Mais razoável, portanto, o entendimento de que o período de concentração não integra a jornada de trabalho, sendo apenas um período de resguardo para a realização da partida, desde que, é claro, não supere o período de três dias por semana.

De qualquer modo, o tempo de treinamento durante a concentração não pode ser excluído da jornada, pois o artigo 6º da Lei n. 6.354/76 expressamente inclui no horário normal de trabalho o tempo destinado ao "adestramento" do atleta. A concentração deve ser entendida como aquela em que o atleta, ao invés de se dirigir à sua residência, permanece no clube ou em outro local determinado para se preservar para a partida iminente.

Os deslocamentos entre o local da concentração e o da partida ou entre diferentes cidades para a realização de um jogo, de outra banda, não pode ser considerado tempo de concentração. Ainda, o tempo de deslocamento somente poderá ser considerado na jornada de trabalho na hipótese do § 2º do artigo 58 da CLT, isto é, tendo o empregador fornecido o transporte e o local da prestação ser de serviço ser de difícil acesso ou não fornecido por transporte público.

5.3 Intervalos intrajornadas, entrejornadas e repouso semanal remunerado

A concessão de intervalos, assim como a limitação de jornada, é norma que visa à saúde do trabalhador.

Os períodos de descanso conceituam-se como lapsos temporais regulares, remunerados ou não, situados intra ou intermódulos diários, semanais ou anuais do período de labor, em que o empregado pode sustar a prestação de serviços e sua disponibilidade perante o empregador, com o objetivo de recuperação e implementação de suas energias ou de sua inserção familiar, comunitária e política. (DELGADO, 2008, p. 919).

O artigo 28 da Lei n. 6.354/76 prevê que "aplicam-se ao atleta profissional de futebol as normas gerais da legislação do trabalho e da previdência social, exceto naquilo que forem incompatíveis com as disposições desta lei".

Nada há na lei supracitada ou mesmo na Lei Pelé acerca dos intervalos intrajornadas, motivo pelo qual resta plenamente aplicável aos atletas profissionais de futebol o disposto no artigo 71 da CLT:

Art. 71 - Em qualquer trabalho contínuo, cuja duração exceda de 6 (seis) horas, é obrigatória a concessão de um intervalo para repouso ou alimentação, o qual será, no mínimo, de 1 (uma) hora e, salvo acordo escrito ou contrato coletivo em contrário, não poderá exceder de 2 (duas) horas.

DADOS A SEGUIR —
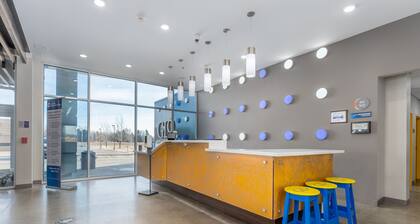 GLō Best Western Dawley Farms In Sioux Falls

TAREFAS —
• 1. Transcreva literalmente o trecho sobre a jornada do atleta de futebol de "5.3 Intervalos intrajornadas, entrejornadas" a "2008, p. 919).".
• 2. Traduza para o inglês esta frase do trecho sobre a jornada do atleta de futebol: "A concessão de intervalos, assim como a limitação de jornada, é norma que visa à saúde do trabalhador."
• 3. Responda com base no trecho sobre a jornada do atleta de futebol:
(a) Qual artigo da Lei n. 6.354/76 inclui no horário normal de trabalho o tempo destinado ao "adestramento" do atleta?
(b) Qual é o limite semanal que o período de concentração não pode superar?
(c) Pelo artigo 71 da CLT, qual é a duração mínima do intervalo em trabalho contínuo que exceda seis horas?
A listagem não tem nenhum papel nesta atividade.

LISTA DE RESPOSTAS —
• 1.
5.3 Intervalos intrajornadas, entrejornadas e repouso semanal remunerado

A concessão de intervalos, assim como a limitação de jornada, é norma que visa à saúde do trabalhador.

Os períodos de descanso conceituam-se como lapsos temporais regulares, remunerados ou não, situados intra ou intermódulos diários, semanais ou anuais do período de labor, em que o empregado pode sustar a prestação de serviços e sua disponibilidade perante o empregador, com o objetivo de recuperação e implementação de suas energias ou de sua inserção familiar, comunitária e política. (DELGADO, 2008, p. 919).

• 2. The granting of breaks, like the limitation of working hours, is a rule aimed at the worker's health.

• 3.
(a) O artigo 6º.
(b) Três dias por semana.
(c) Uma hora.